There are two timeout settings:

Max Wait Time: Amount of time the caller (the code requesting a connection) will wait before getting a connection timeout. The default is 60 seconds. A value of zero forces caller to wait indefinitely.

To improve performance set Max Wait Time to zero(0). This essentially blocks the caller thread until a connection becomes available. Also, this allows the server to alleviate the task of tracking the elapsed wait time for each request and increases performance.

Idle
Timeout: Maximum time in seconds that a connection can remain idle in the pool. After this time, the pool can close this connection. This property does not control connection timeouts on the database server.

Keep this timeout shorter than the database server timeout (if such timeouts are configured on the database), to prevent accumulation of unusable connection in Application Server.
For best performance, set idle timeout to zero(0) seconds, so that idle connections will not be removed. This ensures that there is normally no penalty in creating new connections and disables the idle monitor thread. However, there is a risk that the database server will reset a connection that is unused for too long.


Isolation Level Settings


Two settings control the connection pool’s transaction isolation level on the database server:

Transaction Isolation Level: specifies the transaction isolation level of the pooled database connections. If this parameter is unspecified, the pool uses the default isolation level provided by the JDBC Driver.

Isolation Level Guaranteed: Guarantees that every connection obtained from the pool has the isolation specified by the Transaction Isolation Level parameter. Applicable only when the Transaction Isolation Level is specified. The default value is true.
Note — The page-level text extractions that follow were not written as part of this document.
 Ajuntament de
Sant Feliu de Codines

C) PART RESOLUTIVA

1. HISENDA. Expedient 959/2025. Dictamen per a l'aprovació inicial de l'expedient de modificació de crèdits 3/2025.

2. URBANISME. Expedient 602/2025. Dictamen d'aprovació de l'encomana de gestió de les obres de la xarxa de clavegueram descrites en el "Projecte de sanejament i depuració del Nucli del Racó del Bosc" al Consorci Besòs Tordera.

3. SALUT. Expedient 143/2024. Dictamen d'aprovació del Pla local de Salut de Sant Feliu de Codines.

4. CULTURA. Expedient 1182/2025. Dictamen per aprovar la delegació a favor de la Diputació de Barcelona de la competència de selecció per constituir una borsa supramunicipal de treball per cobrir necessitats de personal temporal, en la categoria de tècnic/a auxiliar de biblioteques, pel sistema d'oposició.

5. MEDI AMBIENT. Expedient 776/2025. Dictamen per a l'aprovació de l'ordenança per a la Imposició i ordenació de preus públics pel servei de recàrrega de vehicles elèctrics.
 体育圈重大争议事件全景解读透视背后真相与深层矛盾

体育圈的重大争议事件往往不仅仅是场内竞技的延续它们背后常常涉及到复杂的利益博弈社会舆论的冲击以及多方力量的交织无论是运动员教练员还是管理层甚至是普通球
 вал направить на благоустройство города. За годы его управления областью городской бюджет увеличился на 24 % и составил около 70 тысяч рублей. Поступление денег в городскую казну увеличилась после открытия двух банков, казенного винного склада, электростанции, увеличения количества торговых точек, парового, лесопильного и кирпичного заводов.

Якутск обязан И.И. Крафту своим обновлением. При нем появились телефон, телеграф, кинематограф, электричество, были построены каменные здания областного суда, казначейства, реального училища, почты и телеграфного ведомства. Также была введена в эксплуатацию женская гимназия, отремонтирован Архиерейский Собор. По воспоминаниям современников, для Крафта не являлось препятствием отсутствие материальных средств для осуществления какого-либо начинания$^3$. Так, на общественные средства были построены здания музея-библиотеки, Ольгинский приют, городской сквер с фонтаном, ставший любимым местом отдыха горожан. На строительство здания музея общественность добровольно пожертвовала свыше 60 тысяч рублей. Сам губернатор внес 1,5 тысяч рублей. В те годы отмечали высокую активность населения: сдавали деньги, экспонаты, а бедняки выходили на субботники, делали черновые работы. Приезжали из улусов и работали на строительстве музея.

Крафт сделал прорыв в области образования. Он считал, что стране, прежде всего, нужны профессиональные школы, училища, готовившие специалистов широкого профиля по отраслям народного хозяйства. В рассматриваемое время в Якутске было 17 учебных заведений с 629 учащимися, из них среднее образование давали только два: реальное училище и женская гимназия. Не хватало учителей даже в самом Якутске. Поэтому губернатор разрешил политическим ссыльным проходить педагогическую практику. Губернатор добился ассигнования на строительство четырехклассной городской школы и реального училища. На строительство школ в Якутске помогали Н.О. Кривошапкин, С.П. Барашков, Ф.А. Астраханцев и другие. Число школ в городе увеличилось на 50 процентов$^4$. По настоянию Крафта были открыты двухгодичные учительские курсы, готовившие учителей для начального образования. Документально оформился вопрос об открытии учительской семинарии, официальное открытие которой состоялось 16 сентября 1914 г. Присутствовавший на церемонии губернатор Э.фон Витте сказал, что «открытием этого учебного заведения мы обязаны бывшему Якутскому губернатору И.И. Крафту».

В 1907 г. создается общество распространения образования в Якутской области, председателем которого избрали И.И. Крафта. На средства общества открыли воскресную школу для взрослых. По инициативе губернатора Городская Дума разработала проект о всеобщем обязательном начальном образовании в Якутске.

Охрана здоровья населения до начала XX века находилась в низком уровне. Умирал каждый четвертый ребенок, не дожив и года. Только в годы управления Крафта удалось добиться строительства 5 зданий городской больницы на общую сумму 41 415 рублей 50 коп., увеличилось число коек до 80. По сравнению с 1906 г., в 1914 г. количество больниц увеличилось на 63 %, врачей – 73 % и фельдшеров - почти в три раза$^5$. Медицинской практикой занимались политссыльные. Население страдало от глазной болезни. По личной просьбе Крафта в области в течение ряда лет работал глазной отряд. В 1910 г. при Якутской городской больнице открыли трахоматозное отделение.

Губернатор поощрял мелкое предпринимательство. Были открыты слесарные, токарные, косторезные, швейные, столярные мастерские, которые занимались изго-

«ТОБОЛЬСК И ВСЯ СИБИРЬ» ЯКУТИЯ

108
This setting can have some performance impact on some JDBC drivers. Set to false when certain that the application does not change the isolation level before returning the connection.

Avoid specifying Transaction Isolation Level. If that is not possible, consider setting Isolation Level Guaranteed to false and make sure applications do not programmatically alter the connections’ isolation level.

If you must specify isolation level, specify the best-performing level possible. The isolation levels listed from best performance to worst are:

1. READ_UNCOMMITTED
2. READ_COMMITTED
3. REPEATABLE_READ
4. SERIALIZABLE

Choose the isolation level that provides the best performance, yet still meets the concurrency and consistency needs of the application.


Connection Validation Settings

The following settings determine whether and how the pool performs connection validation.

Connection Validation Required

If true, the pool validates connections (checks to find out if they are usable) before providing them to an application.

If possible, keep the default value, false. Requiring connection validation forces the server to apply the validation algorithm every time the pool returns a connection, which adds overhead to the latency of getConnection(). If the database connectivity is reliable, you can omit validation.

Validation Method

Type of connection validation to perform. Must be one of:

auto-commit:
attempt to perform an auto-commit on the connection.

metadata: attempt to get metadata from the connection.

table (performing a query on a specified table). Must also set Table Name. You may have to use this method if the JDBC driver caches calls to setAutoCommit() and getMetaData().

Not: Because many JDBC drivers cache the results of these calls, they do not always provide reliable validations. Check with the driver vendor to determine whether these calls are cached or not.

Table Name

Table name to query when Validation Method is “table.”

Close All Connections On Any Failure

Whether to close all connections in the pool if a single validation check fails. The default is false. One attempt will be made to re-establish failed connections.